0
$\begingroup$

Definition: Let be $u$ and $v$ two sequences the convolution of these sequences is defined than $$h(m)=u(m)* v(m) = \sum_{s=-\infty}^{\infty}u(m-s)v(s).$$

Question: Show that $\sum_{m=-\infty}^{\infty}h(m)=\sum_{m=-\infty}^{\infty}u(m)\sum_{m=-\infty}^{\infty}v(m)$.

I want know if is posible solve this using convolution theorem for sequences (*) I trying ...

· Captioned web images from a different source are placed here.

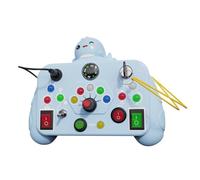 NIWWIN Juguetes Montessori Busy Board con Interruptor de Luz Led Juegos Regalo Niño 1 2 3 años ，Juguetes de Viaje para bebés Tablero sensorial Montessori (Azul)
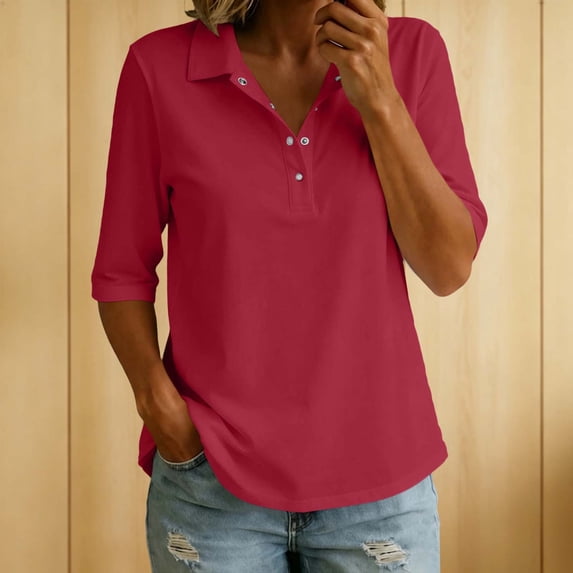 Xdegoge Cotton Linen Tops for Women Short Sleeve Collared Button Down Casual Golf Work Shirts Summer Lightweight Relaxed Fit Basic Athletic Tees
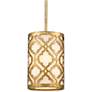 1_Arabella 6 3/4" Wide Distressed Gold Drum Mini Pendant Light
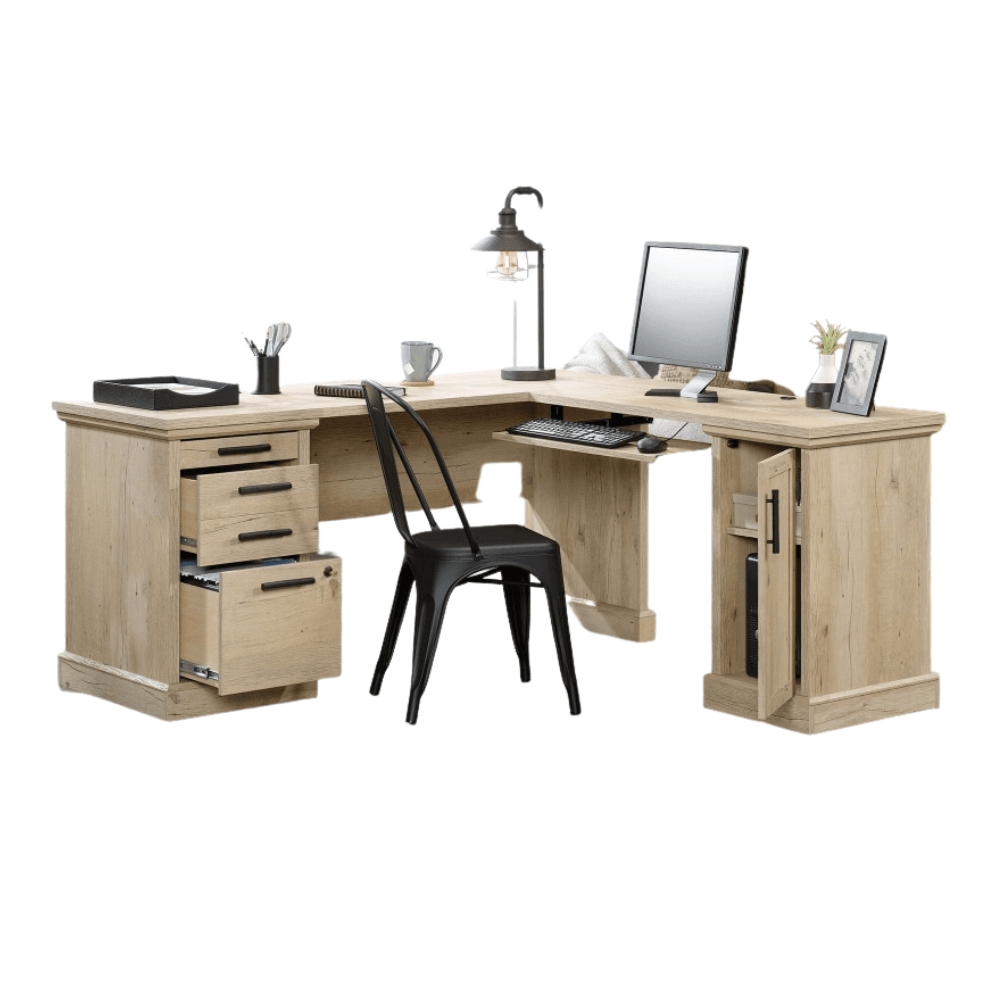 Ariella L-Shaped Computer Home Office Corner Desk W/ 4-Drawers -Prime Oak Fast shipping On sale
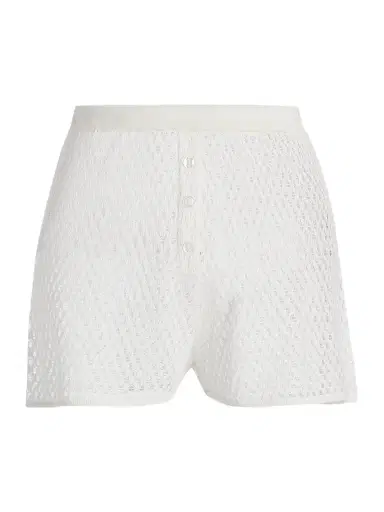 Kiki de Montparnasse Women's Silk Crochet Shorts - Ivory - Size XL | Thumbnail 1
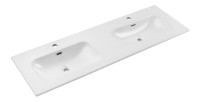 Vasque à encastrer LARGO 140 cm double vasque céramique blanc brillant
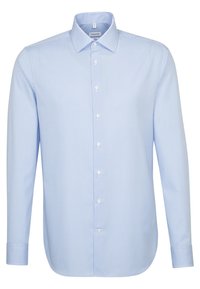 Camicia azzurro chiaro con pattern a scacchi, maniche lunghe, colletto a punta e orlo curvo, realizzata in un tessuto liscio.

$$H(w)=U(w)V(w) = \sum_{m=-\infty}^{\infty}u(m)\exp(-j m w)\sum_{m=-\infty}^{\infty}v(m)\exp(-j m w),$$

but I don't what else to do.

*Theorem: The Fourier transform of $h(m)=u(m)* v(m)$ is $H(w)=U(w)V(w).$

  • 0
    Why the minus one?2012-11-17
  • 0
    One should write $(u*v)(m)$ rather than $u(m)*v(m)$. For example, suppose $m=3$, and $u(3)=12$, and $v(3)=17$. Then $u(m)*v(m)$ would be $12*17$, and that's nonsense.2012-11-18

1 Answers 1

1

Hint: You've stated the convolution theorem as it applies to the discrete time Fourier transform (DTFT) of the convolution of two sequences $u(m), v(m)$: $$H(\omega)=U(\omega)V(\omega),$$ where $U, V, H$ are respectively the DTFT of $u, v$ and $u\ast v$.

Now recall the definition of the discrete Fourier transform: $$U(\omega)=\sum_{m=-\infty}^\infty u(m)e^{-i\omega m}.$$ What value does this give when $\omega=0$?